Generazione mille euro
"Qualcosa ci inventiamo". Come da tradizione italiana, l’arte di arrangiarsi è la risposta popolare all’incubo di massa del precariato occupazionale (e - di conseguenza - di vita, in una Repubblica "fondata sul lavoro"). Liberamente ispirato all’omonimo romanzo, fenomeno prima diffusosi su Internet e poi dato alle stampe, il co-sceneggiatore e regista Massimo Venier rispetto al singolo caso delinea 5 differenti figure di trentenni con altrettante modalità di affrontare il problema. E adotta i registri della commedia briosa - in continuità con la sua specializzazione nella risata (a fianco di Gialappa’s Band, Aldo Giovanni e Giacomo, Ale e Franz) – e della rassegnazione. L’impassibile protagonista, che si vuole rappresentativo ("sono un luogo comune"), come strategia per sopravvivere rifiuta infatti sia i sogni che la realtà ("quello che mi succede non mi riguarda"). Perché non solo è un valido matematico costretto a fare l’assistente universitario non retribuito e a mantenersi con un impiego che non gli piace in un’azienda a cui non piace lui, ma in più viene lasciato dalla propria compagna e sfrattato dal fatiscente appartamento che divide con altri inquilini.

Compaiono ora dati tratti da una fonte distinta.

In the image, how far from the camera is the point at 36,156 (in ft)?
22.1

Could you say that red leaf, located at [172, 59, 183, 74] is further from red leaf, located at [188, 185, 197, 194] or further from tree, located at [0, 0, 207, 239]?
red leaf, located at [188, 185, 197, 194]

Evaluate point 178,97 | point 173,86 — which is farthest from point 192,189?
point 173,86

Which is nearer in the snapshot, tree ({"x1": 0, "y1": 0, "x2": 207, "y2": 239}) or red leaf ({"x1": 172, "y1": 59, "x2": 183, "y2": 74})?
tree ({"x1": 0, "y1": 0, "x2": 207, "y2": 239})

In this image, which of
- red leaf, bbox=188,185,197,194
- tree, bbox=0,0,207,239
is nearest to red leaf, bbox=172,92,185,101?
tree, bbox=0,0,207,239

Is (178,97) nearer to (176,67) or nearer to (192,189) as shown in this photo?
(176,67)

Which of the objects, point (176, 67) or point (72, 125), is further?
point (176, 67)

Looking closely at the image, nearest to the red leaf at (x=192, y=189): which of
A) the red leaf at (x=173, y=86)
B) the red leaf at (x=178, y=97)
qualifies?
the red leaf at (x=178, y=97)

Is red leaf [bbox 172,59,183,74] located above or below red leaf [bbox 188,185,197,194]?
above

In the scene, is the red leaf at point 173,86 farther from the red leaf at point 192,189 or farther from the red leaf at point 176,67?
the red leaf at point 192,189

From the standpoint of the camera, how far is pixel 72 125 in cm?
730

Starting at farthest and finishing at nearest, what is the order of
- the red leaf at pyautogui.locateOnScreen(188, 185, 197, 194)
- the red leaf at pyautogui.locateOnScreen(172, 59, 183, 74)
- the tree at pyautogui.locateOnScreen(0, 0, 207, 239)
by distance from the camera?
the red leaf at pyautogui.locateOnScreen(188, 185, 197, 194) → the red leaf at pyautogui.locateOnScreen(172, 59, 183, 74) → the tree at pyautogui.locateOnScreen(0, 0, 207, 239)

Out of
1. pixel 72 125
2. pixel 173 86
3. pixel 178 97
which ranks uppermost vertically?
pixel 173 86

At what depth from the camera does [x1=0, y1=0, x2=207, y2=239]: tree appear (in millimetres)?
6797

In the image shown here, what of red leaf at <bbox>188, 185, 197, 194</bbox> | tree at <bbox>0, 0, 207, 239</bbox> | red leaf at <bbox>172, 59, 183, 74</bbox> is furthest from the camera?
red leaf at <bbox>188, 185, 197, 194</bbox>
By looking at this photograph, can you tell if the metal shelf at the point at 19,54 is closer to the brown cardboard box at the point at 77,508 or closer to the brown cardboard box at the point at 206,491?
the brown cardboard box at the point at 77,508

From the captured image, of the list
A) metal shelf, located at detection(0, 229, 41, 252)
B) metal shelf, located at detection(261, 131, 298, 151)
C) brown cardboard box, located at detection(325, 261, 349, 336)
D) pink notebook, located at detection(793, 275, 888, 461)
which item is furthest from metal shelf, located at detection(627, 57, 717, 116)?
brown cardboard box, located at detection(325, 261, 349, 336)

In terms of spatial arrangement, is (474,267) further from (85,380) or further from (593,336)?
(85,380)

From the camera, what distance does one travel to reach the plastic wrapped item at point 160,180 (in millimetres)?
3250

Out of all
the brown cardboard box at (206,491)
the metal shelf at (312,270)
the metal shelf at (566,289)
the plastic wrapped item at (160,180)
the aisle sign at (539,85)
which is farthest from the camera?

"Generazione mille euro" oppone la presunta esattezza della scienza nel prevedere gli eventi alla casualità sovrana, ha interpreti giusti, indovina battute e accompagna uomini alla deriva (c’è chi si barcamena, chi ha paura di perdere il posto, chi è messo alla prova da una multinazionale dove si premia l’abilità a spacciare menzogne e al capo non interessa il giusto o sbagliato, ma ciò che conviene) mentre riconosce la forza delle donne: due affettuose ragazze incarnano entrambi i mondi (professione e cuore, inconciliabili), siano esse solitarie e rampanti oppure guidate dalla passione. Però, pur toccando un contesto di raccomandazioni e flessibilità, taglia fuori la concretezza delle difficoltà e i momenti bui. Con un’inerzia assuefatta e un ottimismo (basato sull’umanesimo e sulla semplice speranza attendista?) che chissà chi - tra quanti soffrono una situazione analoga - condividerebbe.

La frase: "non si usa “esperto di matematica”, ma “cultore della materia”. E’ il metodo che usano all’università per non pagarti".